Ruiz-Cotorro A, Balius-Matas R, Estruch-Massana A E, Vilaró Angulo J
Spanish Tennis Federation, Spain.
Br J Sports Med. 2006 May;40(5):441-6; discussion 446. doi: 10.1136/bjsm.2005.023960.
The general aetiology, diagnosis, and treatment of spondylolysis, a bone defect in the pars interarticularis of the vertebra, are reviewed. A retrospective study of young tennis players diagnosed between 2000 and 2004 with spondylolysis with or without spondylolisthesis, assessed by radiography and planar bone scintigraphy, is described. If the radiographic results were negative, computed tomography was performed. Sixty six cases were evaluated: 53 L5 lesions, eight L4 lesions, two L3 lesions, and one bilateral lesion at the L2 level. Two more lesions at two levels were found (bilateral L5 and unilateral L4 and L3 on the right side). Classification, treatment, and outcome of the cases are reported. A combination of radiography, planar bone scintigraphy, and SPECT is useful for evaluating spondylolysis in tennis players and recommending treatment. Use of a brace did not appear to achieve significant results.

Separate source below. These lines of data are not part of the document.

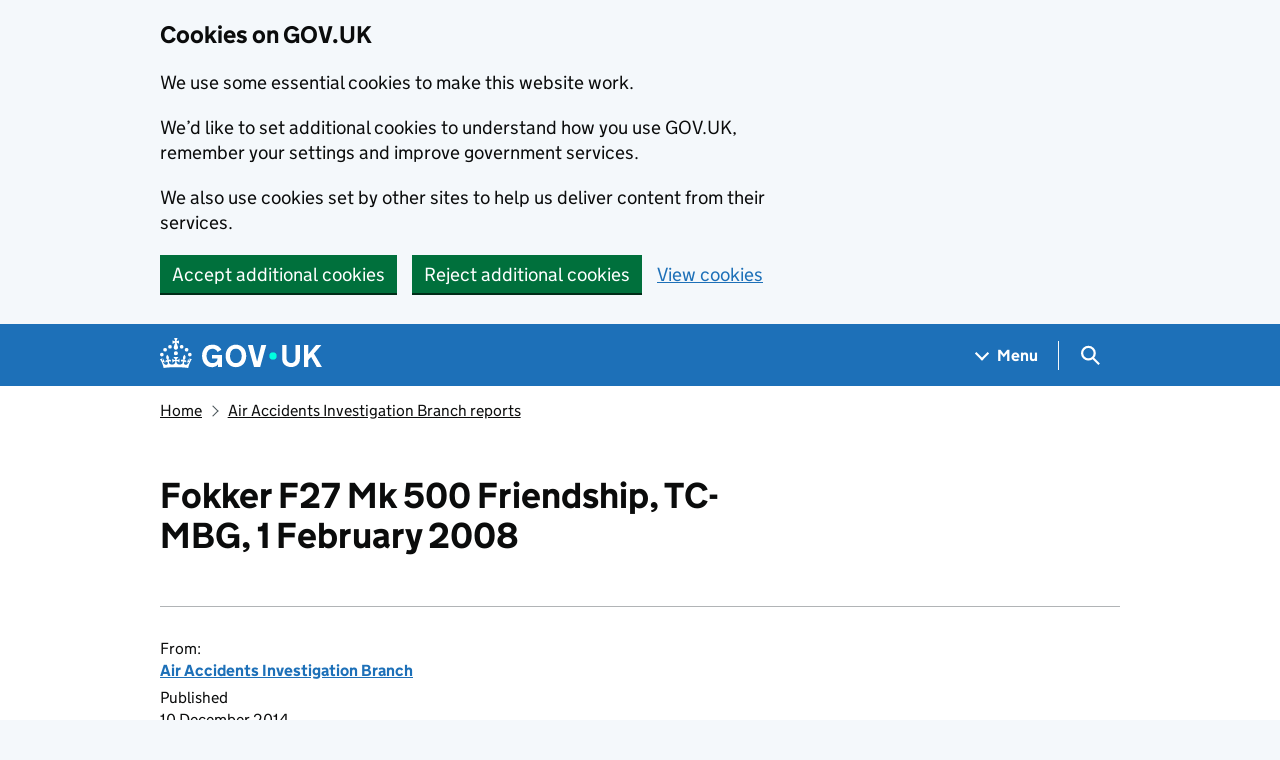

--- FILE ---
content_type: text/javascript
request_url: https://www.gov.uk/assets/frontend/govuk_publishing_components/rum-custom-data-b9e1806d1da2fa8ef1855d01aa71ba5eb0afc010dd2c4de3672cc7c7a39b0c8c.js
body_size: -399
content:
!function(){if("undefined"==typeof LUX)return;const e=performance.getEntriesByType("navigation")[0];if(!e)return;LUX.addData("http-protocol",e.nextHopProtocol);const n=e.serverTiming;if(n){const e=n.find(e=>["cacheHit","cacheMiss"].includes(e.name));e&&LUX.addData("cache",e.name)}}();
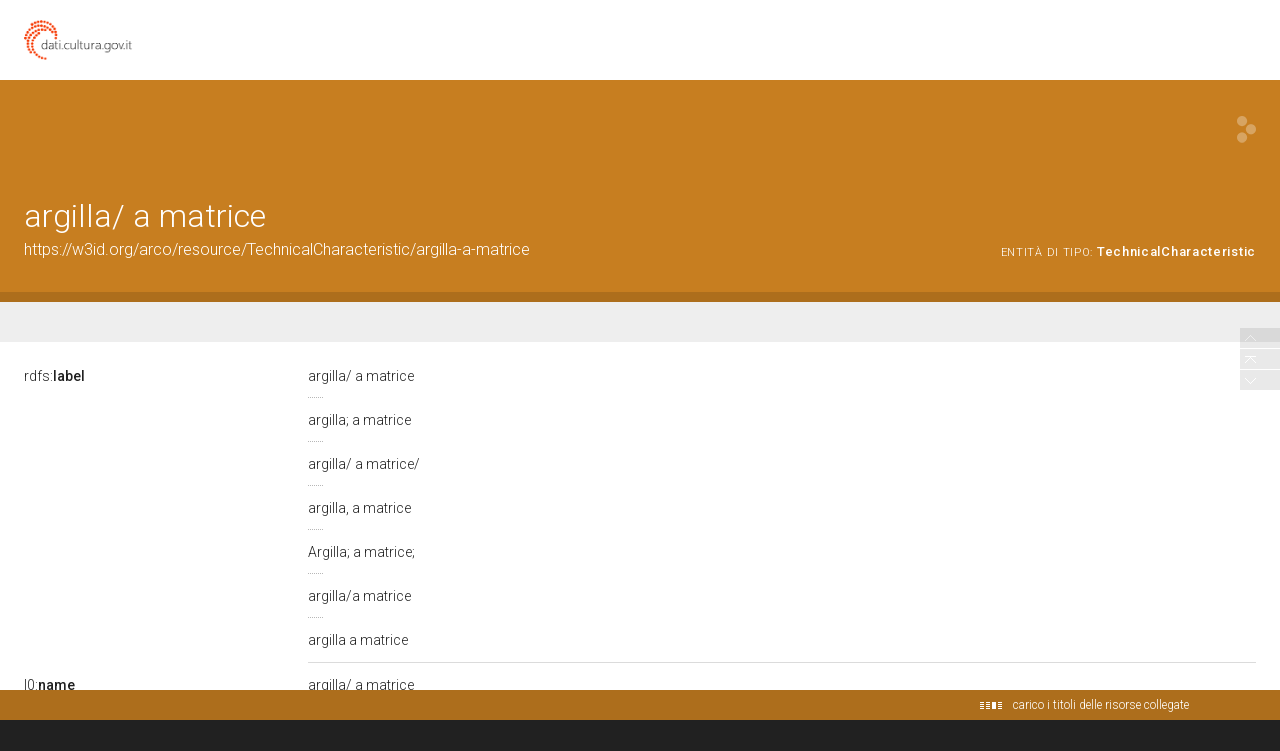

--- FILE ---
content_type: application/xml;charset=UTF-8
request_url: https://dati.beniculturali.it/lodview-arco/linkedResourceTitles
body_size: 1000
content:
<?xml version="1.0" encoding="UTF-8"?>
<root><resource about="https://w3id.org/arco/resource/Lombardia/TechnicalCharacteristic/argilla-a-matrice" nsabout="null:argilla-a-matrice"><title><![CDATA[argilla/ a matrice]]></title></resource>
<resource about="https://w3id.org/arco/resource/SARDEGNA/TechnicalCharacteristic/argilla-a-matrice" nsabout="null:argilla-a-matrice"><title><![CDATA[argilla/ a matrice]]></title></resource>
<resource about="https://w3id.org/arco/resource/Veneto/TechnicalCharacteristic/argilla-a-matrice" nsabout="null:argilla-a-matrice"><title><![CDATA[argilla/ a matrice]]></title></resource>
<resource about="https://w3id.org/arco/ontology/denotative-description/MaterialOrTechnique" nsabout="a-dd:MaterialOrTechnique"><title><![CDATA[Materia o tecnica]]></title></resource>
<resource about="https://w3id.org/arco/ontology/denotative-description/TechnicalCharacteristic" nsabout="a-dd:TechnicalCharacteristic"><title><![CDATA[Caratteristica tecnica]]></title></resource>
</root>

--- FILE ---
content_type: application/xml;charset=UTF-8
request_url: https://dati.beniculturali.it/lodview-arco/linkedResourceInverses
body_size: 947
content:
<?xml version="1.0" encoding="UTF-8"?>
<root><resource about="http://www.w3.org/2002/07/owl#sameAs" nsabout="owl:sameAs" propertyurl="http://www.w3.org/2002/07/owl#sameAs" propertylabel="sameAs" propertycomment="The property that determines that two given individuals are equal." ><count><![CDATA[3]]></count></resource>
<resource about="https://w3id.org/arco/ontology/denotative-description/hasMaterialOrTechnique" nsabout="a-dd:hasMaterialOrTechnique" propertyurl="/lodview-arco/ontology/denotative-description/hasMaterialOrTechnique" propertylabel="" propertycomment="" ><count><![CDATA[5546]]></count></resource>
<resource about="https://w3id.org/arco/ontology/denotative-description/includesTechnicalCharacteristic" nsabout="a-dd:includesTechnicalCharacteristic" propertyurl="/lodview-arco/ontology/denotative-description/includesTechnicalCharacteristic" propertylabel="" propertycomment="" ><count><![CDATA[5546]]></count></resource>
</root>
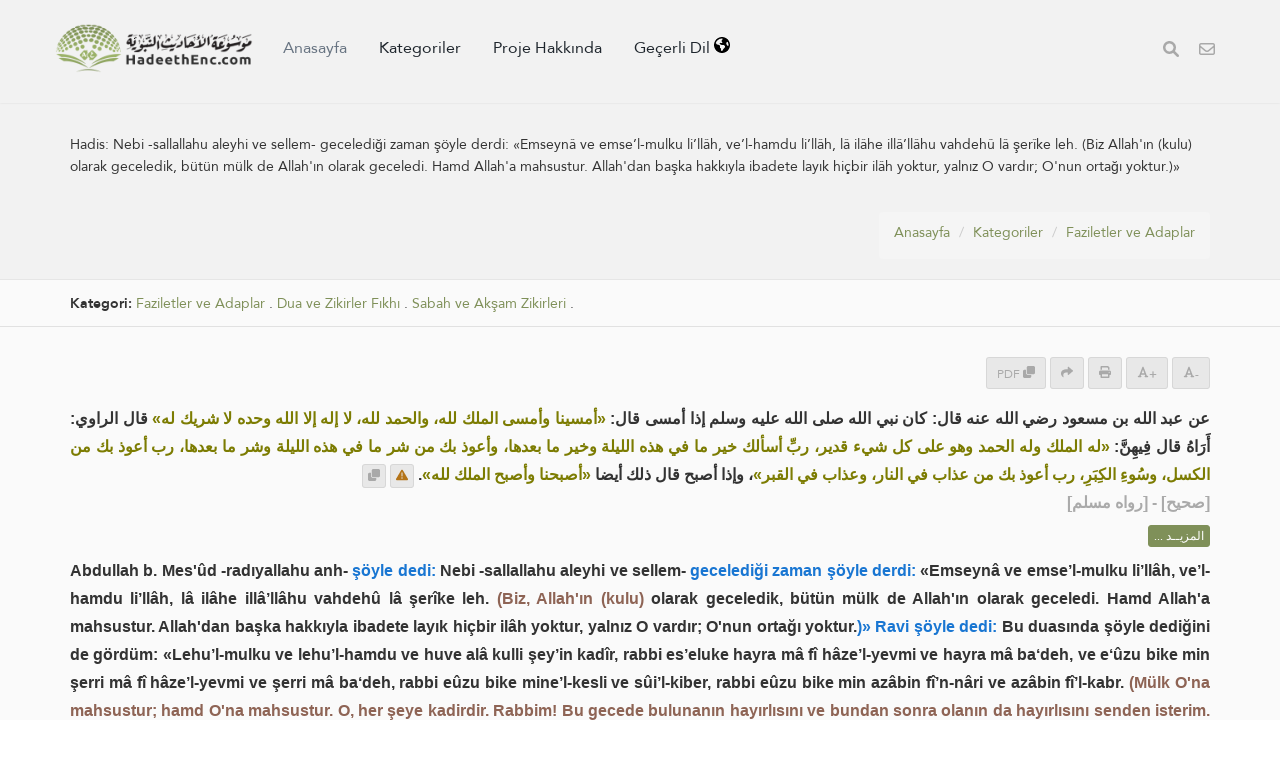

--- FILE ---
content_type: text/css
request_url: https://hadeethenc.com/assets/css/print.css
body_size: 133
content:

footer,.no-print{
    display:none !important;
}
.toggle>.toggle:not(.active){
    display:none !important;
}
#header{
    position: static !important;
}
a[href^="javascript"]{
    display:none;
}
a[href]:after, a[href]:after {
    content: "" !important;
}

本文综述了椎弓根峡部裂(一种椎体椎弓根间骨缺损)的一般病因、诊断和治疗方法。描述了一项对2000年至2004年间经X线摄影和平面骨闪烁扫描评估诊断为椎弓根峡部裂伴或不伴椎体滑脱的年轻网球运动员进行的回顾性研究。如果X线摄影结果为阴性,则进行计算机断层扫描。共评估了66例病例:53例为L5病变,8例为L4病变,2例为L3病变,1例为L2水平的双侧病变。另外还发现了两个节段的病变(双侧L5以及右侧的单侧L4和L3)。报告了病例的分类、治疗和结果。X线摄影、平面骨闪烁扫描和单光子发射计算机断层扫描(SPECT)相结合,有助于评估网球运动员的椎弓根峡部裂并推荐治疗方案。使用支具似乎未取得显著效果。